What is needed - Please render the records as a two-column Markdown table headed No. and Entry, numbering each non-blank line, starting at the line containing "At what distance, measured" and ending at the final line of the records.

Exercise data -
****

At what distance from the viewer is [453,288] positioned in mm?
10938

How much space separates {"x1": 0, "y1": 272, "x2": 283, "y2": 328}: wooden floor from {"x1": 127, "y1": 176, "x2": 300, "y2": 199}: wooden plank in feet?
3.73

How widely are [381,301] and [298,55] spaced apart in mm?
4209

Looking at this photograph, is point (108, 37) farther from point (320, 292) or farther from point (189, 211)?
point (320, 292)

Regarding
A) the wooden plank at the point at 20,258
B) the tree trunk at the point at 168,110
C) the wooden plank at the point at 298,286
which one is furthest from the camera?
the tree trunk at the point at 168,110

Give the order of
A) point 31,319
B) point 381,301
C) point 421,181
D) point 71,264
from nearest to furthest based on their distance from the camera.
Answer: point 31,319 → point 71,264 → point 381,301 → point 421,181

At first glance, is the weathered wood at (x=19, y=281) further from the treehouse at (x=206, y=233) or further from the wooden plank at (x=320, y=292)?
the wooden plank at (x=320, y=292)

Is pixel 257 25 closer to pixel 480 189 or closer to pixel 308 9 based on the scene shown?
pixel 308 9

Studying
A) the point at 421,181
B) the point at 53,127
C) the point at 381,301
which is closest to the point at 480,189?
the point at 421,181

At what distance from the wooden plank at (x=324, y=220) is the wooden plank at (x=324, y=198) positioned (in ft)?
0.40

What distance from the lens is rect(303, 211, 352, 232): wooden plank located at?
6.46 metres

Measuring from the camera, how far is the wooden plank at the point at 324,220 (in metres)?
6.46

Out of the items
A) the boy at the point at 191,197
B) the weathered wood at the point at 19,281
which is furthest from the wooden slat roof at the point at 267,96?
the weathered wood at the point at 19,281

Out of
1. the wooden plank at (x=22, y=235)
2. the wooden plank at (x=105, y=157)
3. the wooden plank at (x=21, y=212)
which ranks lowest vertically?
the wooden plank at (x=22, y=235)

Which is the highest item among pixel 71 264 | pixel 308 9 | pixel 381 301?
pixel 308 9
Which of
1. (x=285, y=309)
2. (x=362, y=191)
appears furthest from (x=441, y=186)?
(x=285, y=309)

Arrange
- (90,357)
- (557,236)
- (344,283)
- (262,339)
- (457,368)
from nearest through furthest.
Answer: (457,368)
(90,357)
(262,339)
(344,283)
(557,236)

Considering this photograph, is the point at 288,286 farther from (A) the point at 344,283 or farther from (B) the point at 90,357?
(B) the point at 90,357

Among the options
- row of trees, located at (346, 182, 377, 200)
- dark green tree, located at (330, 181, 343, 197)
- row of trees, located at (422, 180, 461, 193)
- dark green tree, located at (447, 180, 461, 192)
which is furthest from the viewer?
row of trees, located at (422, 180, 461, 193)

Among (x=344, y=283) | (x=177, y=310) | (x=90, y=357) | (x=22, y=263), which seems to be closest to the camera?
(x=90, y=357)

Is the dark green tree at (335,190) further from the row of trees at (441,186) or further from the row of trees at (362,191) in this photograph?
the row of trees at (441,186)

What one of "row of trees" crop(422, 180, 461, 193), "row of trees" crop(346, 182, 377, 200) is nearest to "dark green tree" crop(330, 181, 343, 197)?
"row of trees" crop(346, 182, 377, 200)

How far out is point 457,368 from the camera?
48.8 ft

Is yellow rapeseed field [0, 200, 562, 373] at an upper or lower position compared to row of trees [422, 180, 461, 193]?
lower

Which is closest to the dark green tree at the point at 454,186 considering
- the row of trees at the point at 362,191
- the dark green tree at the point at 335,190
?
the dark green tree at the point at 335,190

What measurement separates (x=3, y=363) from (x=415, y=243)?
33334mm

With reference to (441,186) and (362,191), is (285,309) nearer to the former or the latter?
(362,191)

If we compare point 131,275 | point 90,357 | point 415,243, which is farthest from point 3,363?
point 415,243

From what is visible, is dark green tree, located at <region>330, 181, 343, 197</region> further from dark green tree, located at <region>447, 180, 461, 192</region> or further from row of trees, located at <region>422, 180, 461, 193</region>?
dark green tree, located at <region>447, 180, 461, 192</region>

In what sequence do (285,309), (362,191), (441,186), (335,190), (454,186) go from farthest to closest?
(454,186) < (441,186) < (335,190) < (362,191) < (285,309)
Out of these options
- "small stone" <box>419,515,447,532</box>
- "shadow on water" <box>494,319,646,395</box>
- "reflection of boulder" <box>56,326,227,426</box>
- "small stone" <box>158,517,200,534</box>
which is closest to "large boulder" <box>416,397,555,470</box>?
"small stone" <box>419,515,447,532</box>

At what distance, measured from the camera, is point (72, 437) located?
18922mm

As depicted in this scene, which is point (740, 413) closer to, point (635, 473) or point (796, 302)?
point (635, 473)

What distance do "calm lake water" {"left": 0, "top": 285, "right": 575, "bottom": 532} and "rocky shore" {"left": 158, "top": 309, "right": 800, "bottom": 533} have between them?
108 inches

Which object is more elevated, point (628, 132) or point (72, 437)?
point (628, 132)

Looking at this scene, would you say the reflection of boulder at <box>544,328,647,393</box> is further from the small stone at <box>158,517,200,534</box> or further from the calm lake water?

****

Task solution -
| No. | Entry |
|---|---|
| 1 | At what distance, measured from the camera, is point (72, 437) located? |
| 2 | 18922mm |
| 3 | As depicted in this scene, which is point (740, 413) closer to, point (635, 473) or point (796, 302)? |
| 4 | point (635, 473) |
| 5 | What distance do "calm lake water" {"left": 0, "top": 285, "right": 575, "bottom": 532} and "rocky shore" {"left": 158, "top": 309, "right": 800, "bottom": 533} have between them? |
| 6 | 108 inches |
| 7 | Which object is more elevated, point (628, 132) or point (72, 437)? |
| 8 | point (628, 132) |
| 9 | Looking at this scene, would you say the reflection of boulder at <box>544,328,647,393</box> is further from the small stone at <box>158,517,200,534</box> or further from the calm lake water? |